The UN has renewed its appeal for aid for Rohingyas on the first anniversary on Saturday of the crackdown that led to more than 700,000 members of the minority community fleeing Myanmar to neighbouring Bangladesh.
The UN Refugee Agency (UNHCR) led the aid appeals on Friday, calling for support for the stateless refugees in Bangladesh and for their generous hosts. They are still living in misery in crowded make-shift refugee camps waiting to go back home to Myanmar, Xinhua news agency reported.
On August 25, 2017, militants from the Arakan Rohingya Salvation Army (ARSA), classified as terrorists by the Myanmar government, attacked some 30 security posts in the western state of Rakhine.
The attack led to a military crackdown in the region that caused the exodus of Rohingyas, whom the Myanmar authorities do not recognize as its citizens and consider them Bangladeshi immigrants. The UN accused the Myanmar military of carrying out an operation of ethnic cleansing with signs of genocide through killings, rapes and the razing of houses that year.
"Kutupalong settlement in Cox's Bazar today shelters more than 600,000 refugees, making it the largest and most densely populated refugee settlement in the world," said the UNHCR.

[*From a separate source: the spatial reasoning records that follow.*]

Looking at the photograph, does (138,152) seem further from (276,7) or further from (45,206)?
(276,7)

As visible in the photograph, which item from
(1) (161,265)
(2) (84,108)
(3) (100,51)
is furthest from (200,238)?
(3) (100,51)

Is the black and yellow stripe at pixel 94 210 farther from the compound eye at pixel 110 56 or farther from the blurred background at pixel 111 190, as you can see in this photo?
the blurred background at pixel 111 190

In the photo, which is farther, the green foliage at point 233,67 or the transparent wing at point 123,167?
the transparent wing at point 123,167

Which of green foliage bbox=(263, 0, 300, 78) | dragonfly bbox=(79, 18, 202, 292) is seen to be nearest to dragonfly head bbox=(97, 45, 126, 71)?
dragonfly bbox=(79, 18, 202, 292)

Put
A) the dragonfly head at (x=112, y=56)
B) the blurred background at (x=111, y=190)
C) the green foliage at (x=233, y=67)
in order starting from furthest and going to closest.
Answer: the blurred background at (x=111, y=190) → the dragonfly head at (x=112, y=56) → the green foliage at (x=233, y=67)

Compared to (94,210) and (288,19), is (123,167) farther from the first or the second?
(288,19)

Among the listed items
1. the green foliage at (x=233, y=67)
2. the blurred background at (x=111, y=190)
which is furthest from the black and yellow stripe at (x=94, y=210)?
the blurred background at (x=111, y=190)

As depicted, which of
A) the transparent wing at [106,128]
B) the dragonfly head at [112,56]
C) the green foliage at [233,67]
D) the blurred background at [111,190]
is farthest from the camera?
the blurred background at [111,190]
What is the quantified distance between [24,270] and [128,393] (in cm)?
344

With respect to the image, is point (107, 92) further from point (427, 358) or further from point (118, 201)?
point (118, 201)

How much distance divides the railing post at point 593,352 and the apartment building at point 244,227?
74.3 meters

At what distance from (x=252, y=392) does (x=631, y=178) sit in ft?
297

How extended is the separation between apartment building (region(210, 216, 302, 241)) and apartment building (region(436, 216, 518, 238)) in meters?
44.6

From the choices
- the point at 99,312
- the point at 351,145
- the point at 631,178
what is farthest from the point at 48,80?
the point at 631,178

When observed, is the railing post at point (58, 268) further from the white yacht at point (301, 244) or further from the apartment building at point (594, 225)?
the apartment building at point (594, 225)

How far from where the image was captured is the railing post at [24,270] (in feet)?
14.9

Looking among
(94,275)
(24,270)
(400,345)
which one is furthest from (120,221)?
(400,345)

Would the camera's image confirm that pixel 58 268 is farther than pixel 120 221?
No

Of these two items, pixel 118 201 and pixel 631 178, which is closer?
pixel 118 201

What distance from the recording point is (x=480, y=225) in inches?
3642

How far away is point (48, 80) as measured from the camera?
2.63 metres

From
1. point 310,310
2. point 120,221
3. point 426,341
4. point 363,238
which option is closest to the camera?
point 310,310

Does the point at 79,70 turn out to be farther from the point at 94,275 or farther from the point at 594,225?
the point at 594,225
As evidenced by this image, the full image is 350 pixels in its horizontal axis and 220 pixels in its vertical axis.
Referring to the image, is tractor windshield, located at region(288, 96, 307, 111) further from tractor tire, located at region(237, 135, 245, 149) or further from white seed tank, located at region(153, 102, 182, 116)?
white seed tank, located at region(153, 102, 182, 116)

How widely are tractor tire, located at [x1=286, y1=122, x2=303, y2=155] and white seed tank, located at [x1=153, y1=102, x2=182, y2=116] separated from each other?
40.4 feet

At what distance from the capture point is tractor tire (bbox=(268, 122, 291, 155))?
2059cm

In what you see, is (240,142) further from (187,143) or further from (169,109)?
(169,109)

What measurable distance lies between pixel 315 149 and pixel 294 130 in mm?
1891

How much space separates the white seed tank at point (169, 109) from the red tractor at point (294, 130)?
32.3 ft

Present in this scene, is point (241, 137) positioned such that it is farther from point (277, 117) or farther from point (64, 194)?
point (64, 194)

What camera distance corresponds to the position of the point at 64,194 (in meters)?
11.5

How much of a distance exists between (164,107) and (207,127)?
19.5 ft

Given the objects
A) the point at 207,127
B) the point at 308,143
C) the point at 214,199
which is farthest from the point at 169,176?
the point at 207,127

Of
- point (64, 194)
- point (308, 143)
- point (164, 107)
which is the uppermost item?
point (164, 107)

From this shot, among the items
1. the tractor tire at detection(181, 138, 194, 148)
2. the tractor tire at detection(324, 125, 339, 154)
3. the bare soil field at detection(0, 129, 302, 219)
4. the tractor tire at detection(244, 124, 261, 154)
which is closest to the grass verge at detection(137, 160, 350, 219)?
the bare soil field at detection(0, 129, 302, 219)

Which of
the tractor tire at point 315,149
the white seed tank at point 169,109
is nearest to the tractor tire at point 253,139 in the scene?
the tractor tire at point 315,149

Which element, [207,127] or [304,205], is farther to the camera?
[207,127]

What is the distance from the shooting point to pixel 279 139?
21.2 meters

"Over the past year, UNHCR teams have been working to support Bangladeshi authorities in areas including psycho-social counselling, prevention of sexual and gender-based violence, identification of and assistance to separated and unaccompanied children and other vulnerable refugees," the agency said.
It also said the joint response plan launched in March 2018, appealing for $951 million for the period from March to December 2018, was only one-third funded.
The World Health Organization said that the biggest challenge was "the need to further scale up services to meet the health needs of this highly vulnerable population".
While so many in Kutupalong were flooded out or wallowed in mud caused by monsoon rains beginning in June, the International Organization for Migration said another cyclone season looms at the end of September and severe funding shortages threaten delivery of vital services.
The International Committee of the Red Cross (ICRC) urged all sides to sit together and adopt a "mid-term" plan for the Rohingyas.
"Future will tell us what is possible or not. Today we cannot completely say that 'yes, return will not happen'. All the indications so far show that process goes towards the return," Head of the Delegation in Bangladesh Ikhtiyar Aslanov told bdnews24.com.
"And even it (return) starts today based on the January 16 plan between the two countries, it will need another seven years on top of the one year," he said.
He argued in favour of his mid-term plan, referring to the deal when Myanmar agreed with Bangladesh to start repatriation with around 2,000 refugees a week.
Meanwhile, ARSA affirmed its intention to continue with the fight to allow Rohingyas to return to Rakhine, and accused the Myanmar authorities of looking to destroy their people.